* [Selected text]:

──────────────────────────────

Lizzie died from tuberculosis in the spring of 1911.

Pleasant Valley's cabins for Tb patients.
Pleasant Valley's cabins for Tb patients.
Her letters were mostly addressed to her mother and her sister Mag.

Pleasant Valley, April 4:"Dear Mag, The time seems to pass very quickly here. To think, that we have been here over four weeks. We have not been up. It seems as if we are going to stay in bed for ever. To think, it is six months since I first went to bed and to find myself still here at the end of that time."

The sanatorium had opened the previous year, the ODT reporting it was built "on proper lines" and was fully equipped with "all appliances which would render the life of the patients more comfortable and give them every opportunity to regain their health and strength".

A party from Dunedin attended the opening by train, listened to speeches, enjoyed an orchestral recital with lunch and took a stroll in the sunshine.

"It would be too much to hope," one speaker remarked, "that all days at this sanatorium would be so pleasant as this one ... with its warmth of sentiment and bright sunshine."

Bad weather was a continuing theme in Lizzie's letters.

Tb patients at Pleasant Valley.
Tb patients at Pleasant Valley.

──────────────────────────────

* [Given entries]:
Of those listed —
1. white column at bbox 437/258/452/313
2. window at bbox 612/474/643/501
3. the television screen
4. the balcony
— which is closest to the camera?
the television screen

──────────────────────────────

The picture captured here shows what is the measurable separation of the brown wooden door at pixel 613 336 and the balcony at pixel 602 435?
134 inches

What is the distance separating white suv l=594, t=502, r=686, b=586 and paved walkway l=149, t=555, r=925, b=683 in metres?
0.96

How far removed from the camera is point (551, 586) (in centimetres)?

──────────────────────────────

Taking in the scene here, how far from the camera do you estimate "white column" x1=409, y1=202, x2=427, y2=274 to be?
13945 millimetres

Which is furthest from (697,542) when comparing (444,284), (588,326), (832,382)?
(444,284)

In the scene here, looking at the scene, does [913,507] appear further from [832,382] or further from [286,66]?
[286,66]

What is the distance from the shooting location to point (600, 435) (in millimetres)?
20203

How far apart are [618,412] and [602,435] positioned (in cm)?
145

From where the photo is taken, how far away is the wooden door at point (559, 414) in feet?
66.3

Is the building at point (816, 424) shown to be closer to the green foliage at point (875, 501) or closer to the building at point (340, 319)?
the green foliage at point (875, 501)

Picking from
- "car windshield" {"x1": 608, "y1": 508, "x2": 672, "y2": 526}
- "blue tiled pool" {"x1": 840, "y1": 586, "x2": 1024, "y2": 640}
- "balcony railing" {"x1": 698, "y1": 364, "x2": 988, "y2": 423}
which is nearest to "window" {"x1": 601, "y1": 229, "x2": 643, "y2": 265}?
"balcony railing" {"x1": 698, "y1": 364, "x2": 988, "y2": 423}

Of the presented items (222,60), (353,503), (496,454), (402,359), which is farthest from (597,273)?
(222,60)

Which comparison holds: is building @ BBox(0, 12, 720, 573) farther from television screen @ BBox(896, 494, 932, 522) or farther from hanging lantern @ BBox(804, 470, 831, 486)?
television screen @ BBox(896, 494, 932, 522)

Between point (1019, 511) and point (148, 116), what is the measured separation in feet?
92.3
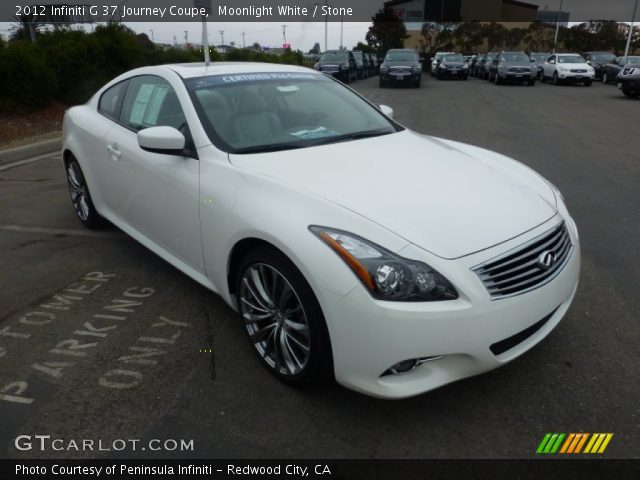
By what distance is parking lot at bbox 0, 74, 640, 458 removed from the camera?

──────────────────────────────

* [Work order A]: For each statement, answer yes or no on whether it agrees with the Pleasant Valley text, and quote the words from the text that decide it. (i) Lizzie's letters were mostly addressed to her mother and her sister Mag. (ii) The party from Dunedin traveled to the opening by car. (iii) By April 4, Lizzie had been at Pleasant Valley for less than two weeks.
* [Work order B]: Using the Pleasant Valley text, explain in one to three sentences why the sanatorium was fully equipped with appliances.
The listing has nothing to do with the Pleasant Valley text.

* [Task solution A]:
(i) Yes: "Her letters were mostly addressed to her mother and her sister Mag."
(ii) No: "A party from Dunedin attended the opening by train"
(iii) No: "we have been here over four weeks"

* [Task solution B]: According to the ODT, the appliances were there to make the patients' lives more comfortable. They were also meant to give the patients every opportunity to regain their health and strength.